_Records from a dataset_
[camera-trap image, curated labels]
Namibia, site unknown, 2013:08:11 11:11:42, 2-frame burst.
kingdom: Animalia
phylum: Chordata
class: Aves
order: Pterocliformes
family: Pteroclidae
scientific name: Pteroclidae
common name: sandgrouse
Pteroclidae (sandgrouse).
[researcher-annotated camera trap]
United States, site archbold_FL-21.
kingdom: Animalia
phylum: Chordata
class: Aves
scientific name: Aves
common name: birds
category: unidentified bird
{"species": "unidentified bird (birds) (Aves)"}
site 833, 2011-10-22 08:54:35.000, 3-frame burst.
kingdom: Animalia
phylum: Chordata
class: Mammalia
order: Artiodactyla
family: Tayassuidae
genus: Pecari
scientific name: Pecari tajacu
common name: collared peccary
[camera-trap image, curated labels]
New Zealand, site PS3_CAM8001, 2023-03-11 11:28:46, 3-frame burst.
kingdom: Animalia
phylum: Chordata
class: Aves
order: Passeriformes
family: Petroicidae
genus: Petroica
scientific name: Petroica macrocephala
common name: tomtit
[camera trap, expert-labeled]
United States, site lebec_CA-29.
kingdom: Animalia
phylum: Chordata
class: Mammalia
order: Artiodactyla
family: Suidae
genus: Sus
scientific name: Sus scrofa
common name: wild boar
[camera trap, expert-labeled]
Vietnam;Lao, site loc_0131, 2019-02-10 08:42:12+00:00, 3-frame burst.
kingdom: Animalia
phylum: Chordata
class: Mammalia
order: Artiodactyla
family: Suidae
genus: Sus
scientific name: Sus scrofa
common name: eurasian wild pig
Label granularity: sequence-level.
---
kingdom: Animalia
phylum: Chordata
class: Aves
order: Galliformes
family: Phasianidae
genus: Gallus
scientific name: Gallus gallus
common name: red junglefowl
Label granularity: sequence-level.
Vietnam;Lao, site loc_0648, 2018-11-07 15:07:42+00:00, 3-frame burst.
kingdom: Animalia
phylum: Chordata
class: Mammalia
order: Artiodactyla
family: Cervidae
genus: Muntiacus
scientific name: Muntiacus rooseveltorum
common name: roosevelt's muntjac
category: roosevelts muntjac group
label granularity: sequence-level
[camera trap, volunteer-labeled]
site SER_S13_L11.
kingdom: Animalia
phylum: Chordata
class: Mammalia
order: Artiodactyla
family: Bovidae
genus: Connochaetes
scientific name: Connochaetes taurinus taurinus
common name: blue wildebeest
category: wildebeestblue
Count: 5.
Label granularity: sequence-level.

_THE TASK_
Go through the entries above and copy each line holding the string "United".

_ANSWER TO THIS EXERCISE_
United States, site archbold_FL-21.
United States, site lebec_CA-29.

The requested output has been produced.